正確には、インターロックフレキは右巻き(断面から見て時計回り)に巻いているため、これと逆に反時計回りに回転させると緩んできます。逆に時計回りに回転させると、雑巾を固く絞りあげるイメージですが、今度は硬くなり保持力が増してきますが曲げが悪くなり曲がらないフレキになってしまいます。いずれにしても、ねじることでフレキの状態は悪くなり、破損する原因になるばかりでなく、流水が漏れる原因にもなります。
では、実際にねじるとはどういうことなのでしょうか?通常の使用をしている状況で、ノズル部を反時計回りに回す人はいないと思います。実際には、フレキを曲げた状態で左右に振る動きがフレキをねじることになり、特に根元のパーツとの接続部分に一番の負荷がかかって緩んでしまうことになります。
これを防ぐために、浄水器や整水器のメーカー各社では根元パーツに回転する機能を持たせ、負荷を逃がす対策をとっています。

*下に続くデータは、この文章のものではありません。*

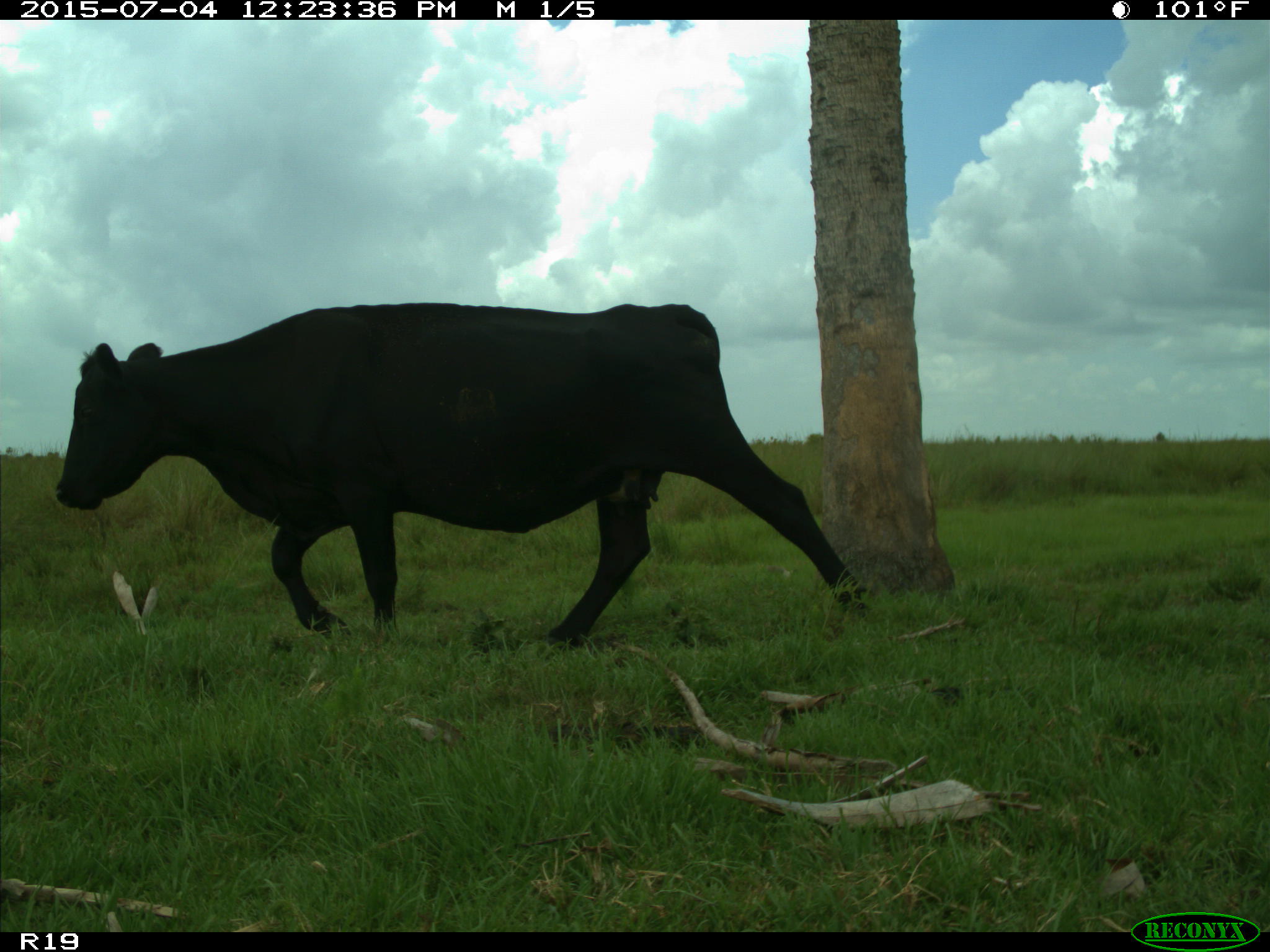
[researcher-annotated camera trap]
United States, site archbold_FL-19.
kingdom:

フレキシブルノズルの長さにバラツキがあるのは何故ですか?

インターロックフレキの長さ公差を決める場合、通常300mm~400mmの場合は±5mmの公差を持つことになります。パイプや板などの切断の公差はせいぜい±1~2mmだと思いますが、なぜフレキの場合これだけばらつくのでしょうか。
その理由は2つあります。第一は、カットする面が斜めになっていること。第二は、曲げて戻すと長さが変わること、にあります。
最初に理由の第一の、カットする面が斜めになっているために長さがばらつくという点について説明しましょう。まずこのフレキを切断するための工具として砥石を使った精密カッター(ファインカット)を使用しますが、砥石の幅が0.5mm程度の薄いものを採用しています。幅が太い砥石でカットすると、断面のバリが大きくなったり、フレキの先端部の尖っている部分がはじけたり、カット面が潰れて真円でなくなったりしてしまうからです。従って薄い砥石を使用しています。
一方で、螺旋状になっているフレキは、その一山一山が丸い形状をしており、さらにその山が斜めに進んでいるという複雑な形になっています。
そこへ0.5mmの薄い刃をゆっくりとあてていきますので、やはり刃が逃げてしまう(曲ってしまう)わけです。その場合、刃の逃げ方が長い方向へ逃げるのか短くなるほうへ逃げるのかは、山のどの位置に刃が当たるかによって決まりますので、1本毎に変わってきます。
従って、カットした長さにもばらつきが生じてしまうことになります。

フレキの長さが伸びるってどういうこと?

次に第二の理由の曲げて戻すと長さが変わるというのはどういうことでしょう?
インターロックフレキは、他のフレキと違い形状保持をさせるため、噛み合わせを深く、また押し付けて、その摩擦力を高めています。
当然フレキを曲げて、その後伸ばした場合に噛み合わせ部が全く同じ位置に戻るかというとそうではありませんので、微妙に長さが変わってきます。特に、最初に曲げ伸ばしを行うときにフレキの噛み合わせ部が「なじむ」状態になりますので、長さが変わる傾向があります。どちらかというと伸びる方向です。、メーカーは、この初期伸びを計算に入れてカットいたしますが、この伸びにもばらつきがあります。
このような理由から、インターロックフレキの切断には長さ公差が大きく設けられているわけです。

インターロック型のフレキをうまく使うには

浄水器や整水器のフレキシブルノズルとしてインターロックフレキを使用する場合には、これまでに説明したことを踏まえて設計することが大切になります。
例えば、両端に取り付けるパーツの内径を決める場合に、巻き終わり側を若干太くする必要が出てきます。現物を実際に測定することがまず大切なことです。
<博士>
プロのアッセンブリー会社に相談するのも良いかもしれんぞー、ホッホ。